=== Dataset excerpts ===
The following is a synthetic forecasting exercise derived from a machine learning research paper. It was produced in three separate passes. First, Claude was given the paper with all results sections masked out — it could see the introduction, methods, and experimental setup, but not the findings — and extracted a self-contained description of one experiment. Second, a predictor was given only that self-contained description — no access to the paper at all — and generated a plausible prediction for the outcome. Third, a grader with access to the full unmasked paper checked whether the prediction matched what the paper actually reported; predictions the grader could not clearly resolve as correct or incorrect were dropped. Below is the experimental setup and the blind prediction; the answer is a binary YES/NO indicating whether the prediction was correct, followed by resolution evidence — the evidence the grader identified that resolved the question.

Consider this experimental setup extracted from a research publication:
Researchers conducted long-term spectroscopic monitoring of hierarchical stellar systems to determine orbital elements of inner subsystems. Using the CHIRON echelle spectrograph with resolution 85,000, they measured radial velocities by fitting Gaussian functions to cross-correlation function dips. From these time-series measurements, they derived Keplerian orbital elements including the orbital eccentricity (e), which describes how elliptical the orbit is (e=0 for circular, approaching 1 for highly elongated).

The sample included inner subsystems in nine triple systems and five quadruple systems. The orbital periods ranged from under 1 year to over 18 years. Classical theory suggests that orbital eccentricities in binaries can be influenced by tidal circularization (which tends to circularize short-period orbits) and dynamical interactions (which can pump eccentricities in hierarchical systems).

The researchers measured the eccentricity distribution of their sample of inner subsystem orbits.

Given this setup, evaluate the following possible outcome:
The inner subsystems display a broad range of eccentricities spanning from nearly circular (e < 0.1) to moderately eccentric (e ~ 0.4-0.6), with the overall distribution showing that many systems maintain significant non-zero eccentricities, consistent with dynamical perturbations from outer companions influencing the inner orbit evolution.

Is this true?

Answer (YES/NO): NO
===
=== Dataset excerpts ===
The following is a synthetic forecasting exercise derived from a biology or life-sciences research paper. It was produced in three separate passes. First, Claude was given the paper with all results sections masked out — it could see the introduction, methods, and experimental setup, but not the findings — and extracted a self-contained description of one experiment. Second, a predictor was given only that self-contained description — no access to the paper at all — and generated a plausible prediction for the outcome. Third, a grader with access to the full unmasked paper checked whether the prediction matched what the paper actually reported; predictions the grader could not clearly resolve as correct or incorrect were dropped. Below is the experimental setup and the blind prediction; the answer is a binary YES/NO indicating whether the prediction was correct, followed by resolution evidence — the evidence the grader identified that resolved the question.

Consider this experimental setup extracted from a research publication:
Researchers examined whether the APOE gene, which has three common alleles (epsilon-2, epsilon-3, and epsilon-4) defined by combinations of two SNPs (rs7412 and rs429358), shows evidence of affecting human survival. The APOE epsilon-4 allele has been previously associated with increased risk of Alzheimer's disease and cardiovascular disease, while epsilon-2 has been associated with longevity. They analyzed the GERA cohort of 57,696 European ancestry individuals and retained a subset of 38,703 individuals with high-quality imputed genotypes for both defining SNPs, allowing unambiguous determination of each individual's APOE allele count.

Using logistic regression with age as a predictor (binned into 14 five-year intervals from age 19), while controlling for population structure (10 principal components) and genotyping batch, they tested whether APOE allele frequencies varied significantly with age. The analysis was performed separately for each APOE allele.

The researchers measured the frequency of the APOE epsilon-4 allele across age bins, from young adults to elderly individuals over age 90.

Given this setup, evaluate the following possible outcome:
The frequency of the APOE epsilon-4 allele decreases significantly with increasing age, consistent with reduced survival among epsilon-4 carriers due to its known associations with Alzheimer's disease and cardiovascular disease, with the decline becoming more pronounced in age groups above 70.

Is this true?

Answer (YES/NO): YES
===
Instructions to follow
Look above for the line holding "The sample included" and the line holding "Answer (YES/NO): NO". Retype both, and every line between them, word for word and nothing else.

Answer section
The sample included inner subsystems in nine triple systems and five quadruple systems. The orbital periods ranged from under 1 year to over 18 years. Classical theory suggests that orbital eccentricities in binaries can be influenced by tidal circularization (which tends to circularize short-period orbits) and dynamical interactions (which can pump eccentricities in hierarchical systems).

The researchers measured the eccentricity distribution of their sample of inner subsystem orbits.

Given this setup, evaluate the following possible outcome:
The inner subsystems display a broad range of eccentricities spanning from nearly circular (e < 0.1) to moderately eccentric (e ~ 0.4-0.6), with the overall distribution showing that many systems maintain significant non-zero eccentricities, consistent with dynamical perturbations from outer companions influencing the inner orbit evolution.

Is this true?

Answer (YES/NO): NO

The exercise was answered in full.